McGregor last fought in July 2021 at UFC 264, when he suffered a broken leg against Dustin Poirier in the first round, resulting in a loss. A return at UFC 329 in July 2026 would mark exactly five years since his last Octagon appearance.

What is Cody Garbrandt's recent form?

Garbrandt defeated Xiao Long via unanimous decision at UFC 326 in March 2026, showing a more disciplined and controlled version of his striking game. The win added credibility to his comeback narrative after a difficult run in the upper reaches of bantamweight competition.

Conclusion: July 11 Could Be a Night the Sport Remembers

UFC 329 sits at the intersection of genuine sporting interest and massive commercial potential — a combination the promotion rarely assembles this cleanly. The McGregor situation remains the wild card, as it always does, but White's direct confirmation that a summer return is happening gives this card a foundation of credibility that "McGregor-adjacent" events haven't always had.
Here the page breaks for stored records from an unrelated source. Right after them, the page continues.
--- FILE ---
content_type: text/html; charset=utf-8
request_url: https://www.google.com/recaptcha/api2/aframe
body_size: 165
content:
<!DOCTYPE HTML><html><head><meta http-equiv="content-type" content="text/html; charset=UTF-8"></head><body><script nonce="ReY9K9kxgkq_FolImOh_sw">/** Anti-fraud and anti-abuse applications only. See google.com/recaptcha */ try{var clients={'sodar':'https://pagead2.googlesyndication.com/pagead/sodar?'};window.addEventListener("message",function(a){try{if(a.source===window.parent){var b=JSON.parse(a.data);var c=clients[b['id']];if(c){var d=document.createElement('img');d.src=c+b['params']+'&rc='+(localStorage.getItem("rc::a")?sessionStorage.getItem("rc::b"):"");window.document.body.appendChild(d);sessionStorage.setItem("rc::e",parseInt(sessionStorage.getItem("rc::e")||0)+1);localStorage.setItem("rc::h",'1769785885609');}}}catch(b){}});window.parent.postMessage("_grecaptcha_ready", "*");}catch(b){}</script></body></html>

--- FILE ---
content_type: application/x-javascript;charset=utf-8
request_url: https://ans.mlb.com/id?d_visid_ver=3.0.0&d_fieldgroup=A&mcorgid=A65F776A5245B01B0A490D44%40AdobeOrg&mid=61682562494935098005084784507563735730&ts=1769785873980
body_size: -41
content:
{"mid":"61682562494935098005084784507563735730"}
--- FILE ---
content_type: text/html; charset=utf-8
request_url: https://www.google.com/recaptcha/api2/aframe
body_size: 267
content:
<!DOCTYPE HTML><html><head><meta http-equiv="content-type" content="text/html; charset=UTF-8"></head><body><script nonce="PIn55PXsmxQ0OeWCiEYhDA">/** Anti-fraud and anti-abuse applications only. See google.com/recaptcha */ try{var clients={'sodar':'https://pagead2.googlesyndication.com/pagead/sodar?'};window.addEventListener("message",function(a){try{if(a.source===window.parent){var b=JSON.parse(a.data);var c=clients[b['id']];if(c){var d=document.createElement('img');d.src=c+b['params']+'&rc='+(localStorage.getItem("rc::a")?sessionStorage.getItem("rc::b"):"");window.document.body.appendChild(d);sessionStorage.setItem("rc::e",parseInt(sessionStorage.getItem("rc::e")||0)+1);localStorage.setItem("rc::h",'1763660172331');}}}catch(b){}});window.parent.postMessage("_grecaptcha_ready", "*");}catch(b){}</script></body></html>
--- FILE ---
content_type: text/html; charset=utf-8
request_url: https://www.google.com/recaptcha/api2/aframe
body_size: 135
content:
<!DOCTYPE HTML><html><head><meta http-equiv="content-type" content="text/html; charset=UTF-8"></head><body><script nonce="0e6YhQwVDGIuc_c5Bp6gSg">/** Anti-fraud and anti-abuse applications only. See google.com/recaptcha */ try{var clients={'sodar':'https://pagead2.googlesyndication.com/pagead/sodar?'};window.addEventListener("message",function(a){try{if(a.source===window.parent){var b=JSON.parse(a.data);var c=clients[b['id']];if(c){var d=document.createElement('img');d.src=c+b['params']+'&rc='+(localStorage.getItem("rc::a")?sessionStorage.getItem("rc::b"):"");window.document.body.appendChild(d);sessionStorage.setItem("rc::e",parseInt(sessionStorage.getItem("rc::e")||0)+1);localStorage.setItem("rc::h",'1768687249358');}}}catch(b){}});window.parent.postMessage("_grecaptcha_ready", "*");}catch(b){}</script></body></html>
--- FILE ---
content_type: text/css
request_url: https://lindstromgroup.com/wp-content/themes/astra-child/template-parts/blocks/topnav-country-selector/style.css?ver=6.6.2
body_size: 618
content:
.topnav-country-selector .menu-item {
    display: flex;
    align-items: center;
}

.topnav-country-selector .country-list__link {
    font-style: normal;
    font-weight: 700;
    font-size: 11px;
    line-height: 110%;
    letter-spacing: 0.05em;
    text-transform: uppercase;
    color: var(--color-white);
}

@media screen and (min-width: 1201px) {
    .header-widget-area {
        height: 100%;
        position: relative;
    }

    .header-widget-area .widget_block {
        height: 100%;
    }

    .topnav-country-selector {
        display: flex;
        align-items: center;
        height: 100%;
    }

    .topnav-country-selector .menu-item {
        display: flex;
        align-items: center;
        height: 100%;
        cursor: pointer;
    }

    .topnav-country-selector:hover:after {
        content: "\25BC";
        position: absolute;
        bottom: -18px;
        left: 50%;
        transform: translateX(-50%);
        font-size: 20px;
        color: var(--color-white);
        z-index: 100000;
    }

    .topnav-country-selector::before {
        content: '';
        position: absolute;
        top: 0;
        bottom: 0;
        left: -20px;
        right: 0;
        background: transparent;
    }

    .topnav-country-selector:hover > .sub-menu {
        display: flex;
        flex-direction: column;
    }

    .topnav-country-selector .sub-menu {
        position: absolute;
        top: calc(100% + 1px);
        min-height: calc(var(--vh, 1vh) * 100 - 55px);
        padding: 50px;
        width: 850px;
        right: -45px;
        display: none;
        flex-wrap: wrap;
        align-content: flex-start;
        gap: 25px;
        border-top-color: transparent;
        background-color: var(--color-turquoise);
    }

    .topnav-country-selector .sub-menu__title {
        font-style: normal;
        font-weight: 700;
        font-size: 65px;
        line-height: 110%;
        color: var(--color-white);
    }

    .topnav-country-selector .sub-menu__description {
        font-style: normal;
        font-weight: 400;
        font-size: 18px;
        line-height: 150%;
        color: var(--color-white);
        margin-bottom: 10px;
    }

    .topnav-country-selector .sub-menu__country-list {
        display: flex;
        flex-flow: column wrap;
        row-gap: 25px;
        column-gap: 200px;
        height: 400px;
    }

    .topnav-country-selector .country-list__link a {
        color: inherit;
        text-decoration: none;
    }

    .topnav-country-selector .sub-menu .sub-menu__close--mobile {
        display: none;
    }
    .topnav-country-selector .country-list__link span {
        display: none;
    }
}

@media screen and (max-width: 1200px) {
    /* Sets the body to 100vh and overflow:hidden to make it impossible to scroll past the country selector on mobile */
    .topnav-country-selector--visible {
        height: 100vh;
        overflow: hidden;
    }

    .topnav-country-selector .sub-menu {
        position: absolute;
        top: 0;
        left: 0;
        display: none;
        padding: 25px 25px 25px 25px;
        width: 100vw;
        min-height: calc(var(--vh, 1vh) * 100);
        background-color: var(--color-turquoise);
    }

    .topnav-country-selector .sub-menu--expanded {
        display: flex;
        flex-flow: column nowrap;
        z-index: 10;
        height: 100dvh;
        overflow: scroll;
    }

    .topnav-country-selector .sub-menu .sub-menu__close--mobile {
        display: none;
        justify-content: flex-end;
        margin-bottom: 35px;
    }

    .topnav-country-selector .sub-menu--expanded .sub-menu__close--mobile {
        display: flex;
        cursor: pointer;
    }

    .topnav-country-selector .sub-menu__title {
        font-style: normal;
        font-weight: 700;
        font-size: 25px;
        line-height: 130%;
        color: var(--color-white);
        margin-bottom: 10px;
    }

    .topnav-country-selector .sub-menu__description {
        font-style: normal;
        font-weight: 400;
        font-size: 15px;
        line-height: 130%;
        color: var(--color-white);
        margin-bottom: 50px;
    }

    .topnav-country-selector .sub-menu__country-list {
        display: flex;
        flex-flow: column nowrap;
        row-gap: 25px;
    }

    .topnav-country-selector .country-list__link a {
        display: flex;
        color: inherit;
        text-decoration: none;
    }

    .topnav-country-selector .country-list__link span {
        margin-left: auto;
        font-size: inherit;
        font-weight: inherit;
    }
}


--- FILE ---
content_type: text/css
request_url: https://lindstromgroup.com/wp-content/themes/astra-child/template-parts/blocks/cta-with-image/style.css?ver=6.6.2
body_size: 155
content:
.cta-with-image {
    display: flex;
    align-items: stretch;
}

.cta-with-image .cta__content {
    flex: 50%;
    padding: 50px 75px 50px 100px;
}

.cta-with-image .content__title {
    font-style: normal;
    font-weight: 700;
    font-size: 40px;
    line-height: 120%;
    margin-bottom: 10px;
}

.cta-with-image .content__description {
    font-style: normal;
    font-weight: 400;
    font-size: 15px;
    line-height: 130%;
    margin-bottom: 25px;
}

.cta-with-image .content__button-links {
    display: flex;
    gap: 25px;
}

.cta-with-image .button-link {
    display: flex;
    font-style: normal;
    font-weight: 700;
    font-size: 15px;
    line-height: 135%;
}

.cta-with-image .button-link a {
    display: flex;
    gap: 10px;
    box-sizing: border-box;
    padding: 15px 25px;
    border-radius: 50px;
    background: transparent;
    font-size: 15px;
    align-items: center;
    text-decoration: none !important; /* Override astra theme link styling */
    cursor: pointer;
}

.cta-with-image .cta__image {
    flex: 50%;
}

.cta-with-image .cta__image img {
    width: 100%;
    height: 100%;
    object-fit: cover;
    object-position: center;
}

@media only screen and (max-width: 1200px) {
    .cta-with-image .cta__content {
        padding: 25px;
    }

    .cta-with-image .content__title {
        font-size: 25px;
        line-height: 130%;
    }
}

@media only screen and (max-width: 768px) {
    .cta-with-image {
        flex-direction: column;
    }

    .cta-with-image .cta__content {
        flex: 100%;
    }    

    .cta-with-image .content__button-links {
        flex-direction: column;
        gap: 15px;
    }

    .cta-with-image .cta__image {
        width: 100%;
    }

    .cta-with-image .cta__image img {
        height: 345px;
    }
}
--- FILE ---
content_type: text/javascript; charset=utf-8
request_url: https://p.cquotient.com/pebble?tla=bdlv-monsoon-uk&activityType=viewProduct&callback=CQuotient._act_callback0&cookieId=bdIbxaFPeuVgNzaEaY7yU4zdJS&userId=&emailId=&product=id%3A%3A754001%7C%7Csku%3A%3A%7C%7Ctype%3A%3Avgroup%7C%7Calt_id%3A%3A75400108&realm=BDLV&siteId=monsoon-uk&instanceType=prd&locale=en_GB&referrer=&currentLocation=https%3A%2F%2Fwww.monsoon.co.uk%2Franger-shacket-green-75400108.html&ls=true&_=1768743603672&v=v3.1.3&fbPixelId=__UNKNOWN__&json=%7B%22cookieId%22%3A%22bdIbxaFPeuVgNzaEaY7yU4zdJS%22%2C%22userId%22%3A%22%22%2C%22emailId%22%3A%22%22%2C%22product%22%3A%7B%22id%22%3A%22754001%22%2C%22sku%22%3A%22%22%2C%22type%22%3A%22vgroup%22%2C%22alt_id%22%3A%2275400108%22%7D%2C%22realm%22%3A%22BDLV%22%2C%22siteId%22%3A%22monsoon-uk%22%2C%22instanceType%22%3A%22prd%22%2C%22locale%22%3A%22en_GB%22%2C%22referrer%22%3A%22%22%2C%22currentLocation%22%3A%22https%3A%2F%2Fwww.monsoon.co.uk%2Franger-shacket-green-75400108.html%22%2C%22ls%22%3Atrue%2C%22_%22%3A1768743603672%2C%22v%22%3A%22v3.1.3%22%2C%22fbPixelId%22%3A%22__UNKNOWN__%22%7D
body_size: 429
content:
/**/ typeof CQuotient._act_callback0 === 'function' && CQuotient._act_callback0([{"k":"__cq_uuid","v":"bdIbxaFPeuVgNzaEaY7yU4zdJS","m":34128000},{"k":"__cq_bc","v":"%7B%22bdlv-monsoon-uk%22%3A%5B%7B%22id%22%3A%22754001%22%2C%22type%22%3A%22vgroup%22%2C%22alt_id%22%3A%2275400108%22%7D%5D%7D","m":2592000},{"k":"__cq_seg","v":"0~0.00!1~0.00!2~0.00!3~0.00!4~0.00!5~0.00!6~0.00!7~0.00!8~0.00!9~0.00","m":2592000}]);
The underlying card is legitimately strong. Two compelling bantamweight fights, a meaningful lightweight contest, and a potential women's title superfight give casual and hardcore fans multiple reasons to watch regardless of what happens in the main event. If McGregor-Holloway is officially announced and both fighters make it to fight night healthy — always the critical caveat — July 11 has the ingredients for a genuine event, not just a spectacle.

Five years is a long time. The sport changed, the fighters changed, and the stories that make combat sports compelling evolved in ways that couldn't be predicted in 2021. But some storylines don't expire. McGregor's return to the Octagon, whenever and however it happens, will matter. Right now, everything points to July 11 at T-Mobile Arena as the place and the moment. The fight card is taking shape. The principal is confirmed willing. All that remains is the signature on the contract — and in McGregor's world, that's always the last thing to arrive.